# Aufgabenstellung A
Welche beiden Normungsinstitutionen definieren den Begriff Qualität laut dem Text über den Qualitätsbegriff präziser?
# Aufgabenstellung B
Schreibe die Passage aus dem Text über den Qualitätsbegriff erneut auf, beginnend mit "Die Normungsinstitutionen DIN" und weiter bis "zu identifizieren ist.". Tausche dabei "Kunden" gegen "Abnehmern" aus.
:: Textauszug
Die Normungsinstitutionen DIN und ISO definieren den Begriff präziser: „Qualität ist das Vermögen einer Gesamtheit inhärenter Merkmale eines Produktes, Systems oder Prozesses zur Erfüllung von Forderungen von Kunden und anderen interessierten Parteien.“[12] Es wird ergänzt, dass der Qualitätsbegriff mit wertenden Adjektiven erweitert werden darf. Gemäß dieser Interpretation stehen das Verhältnis der realisierten Beschaffenheit und Einzelforderungen im Zentrum der qualitativen Betrachtung. Zusammenfassend lässt sich formulieren, dass Qualität durch den stofflich-technischen Gebrauchswert (objektiv messbar anhand von technischen, chemischen und physikalischen Bewertungsmaßstäben, Normen, Grenzwerten etc.), durch Ansprüche und Erwartungen der Individuen (subjektive Qualitätseinschätzung) sowie bei Lebensmitteln durch den Nähr- und Genusswert zu identifizieren ist.
::::
:: Materialauszüge
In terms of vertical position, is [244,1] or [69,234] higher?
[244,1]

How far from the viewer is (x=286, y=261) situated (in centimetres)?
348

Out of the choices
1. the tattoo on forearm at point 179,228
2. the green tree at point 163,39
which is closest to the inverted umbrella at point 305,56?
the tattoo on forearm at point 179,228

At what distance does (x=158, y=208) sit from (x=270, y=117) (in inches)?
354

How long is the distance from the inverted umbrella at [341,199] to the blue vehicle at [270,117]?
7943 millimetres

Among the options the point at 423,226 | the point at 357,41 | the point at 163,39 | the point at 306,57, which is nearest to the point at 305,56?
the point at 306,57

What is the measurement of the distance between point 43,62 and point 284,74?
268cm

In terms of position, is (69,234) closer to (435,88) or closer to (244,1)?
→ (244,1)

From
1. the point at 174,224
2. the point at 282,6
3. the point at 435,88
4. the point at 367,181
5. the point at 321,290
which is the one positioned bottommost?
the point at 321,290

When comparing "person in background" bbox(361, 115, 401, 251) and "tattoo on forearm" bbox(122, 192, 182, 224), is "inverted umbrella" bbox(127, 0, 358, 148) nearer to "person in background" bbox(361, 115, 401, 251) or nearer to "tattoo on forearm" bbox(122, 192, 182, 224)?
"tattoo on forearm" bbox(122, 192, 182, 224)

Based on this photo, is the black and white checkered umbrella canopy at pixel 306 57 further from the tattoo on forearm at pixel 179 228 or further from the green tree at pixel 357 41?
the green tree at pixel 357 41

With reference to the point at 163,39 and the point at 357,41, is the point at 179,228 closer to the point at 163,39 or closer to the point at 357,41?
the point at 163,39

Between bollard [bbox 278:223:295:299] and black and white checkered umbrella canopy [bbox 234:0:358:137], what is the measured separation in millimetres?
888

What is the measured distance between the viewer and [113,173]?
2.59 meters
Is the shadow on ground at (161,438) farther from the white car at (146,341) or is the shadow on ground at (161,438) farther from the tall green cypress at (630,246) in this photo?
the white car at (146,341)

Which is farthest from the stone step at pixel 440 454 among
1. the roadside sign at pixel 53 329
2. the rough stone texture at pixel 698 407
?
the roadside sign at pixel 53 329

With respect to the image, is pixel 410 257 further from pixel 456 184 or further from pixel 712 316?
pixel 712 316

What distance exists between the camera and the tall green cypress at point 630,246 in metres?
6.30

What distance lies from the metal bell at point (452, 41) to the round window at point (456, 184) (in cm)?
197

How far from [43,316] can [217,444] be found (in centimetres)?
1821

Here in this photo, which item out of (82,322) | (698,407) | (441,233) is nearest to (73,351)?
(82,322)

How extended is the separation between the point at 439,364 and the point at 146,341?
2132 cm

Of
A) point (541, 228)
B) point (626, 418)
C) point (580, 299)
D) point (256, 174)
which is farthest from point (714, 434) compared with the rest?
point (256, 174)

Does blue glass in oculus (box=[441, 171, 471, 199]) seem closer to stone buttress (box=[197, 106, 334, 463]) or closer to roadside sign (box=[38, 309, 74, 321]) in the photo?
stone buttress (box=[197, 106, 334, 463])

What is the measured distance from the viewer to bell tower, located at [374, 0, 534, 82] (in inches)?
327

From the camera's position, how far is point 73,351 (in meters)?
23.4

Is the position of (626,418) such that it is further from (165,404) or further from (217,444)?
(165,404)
::::
# Lösung A
DIN und ISO.

# Lösung B
Die Normungsinstitutionen DIN und ISO definieren den Begriff präziser: „Qualität ist das Vermögen einer Gesamtheit inhärenter Merkmale eines Produktes, Systems oder Prozesses zur Erfüllung von Forderungen von Abnehmern und anderen interessierten Parteien.“[12] Es wird ergänzt, dass der Qualitätsbegriff mit wertenden Adjektiven erweitert werden darf. Gemäß dieser Interpretation stehen das Verhältnis der realisierten Beschaffenheit und Einzelforderungen im Zentrum der qualitativen Betrachtung. Zusammenfassend lässt sich formulieren, dass Qualität durch den stofflich-technischen Gebrauchswert (objektiv messbar anhand von technischen, chemischen und physikalischen Bewertungsmaßstäben, Normen, Grenzwerten etc.), durch Ansprüche und Erwartungen der Individuen (subjektive Qualitätseinschätzung) sowie bei Lebensmitteln durch den Nähr- und Genusswert zu identifizieren ist.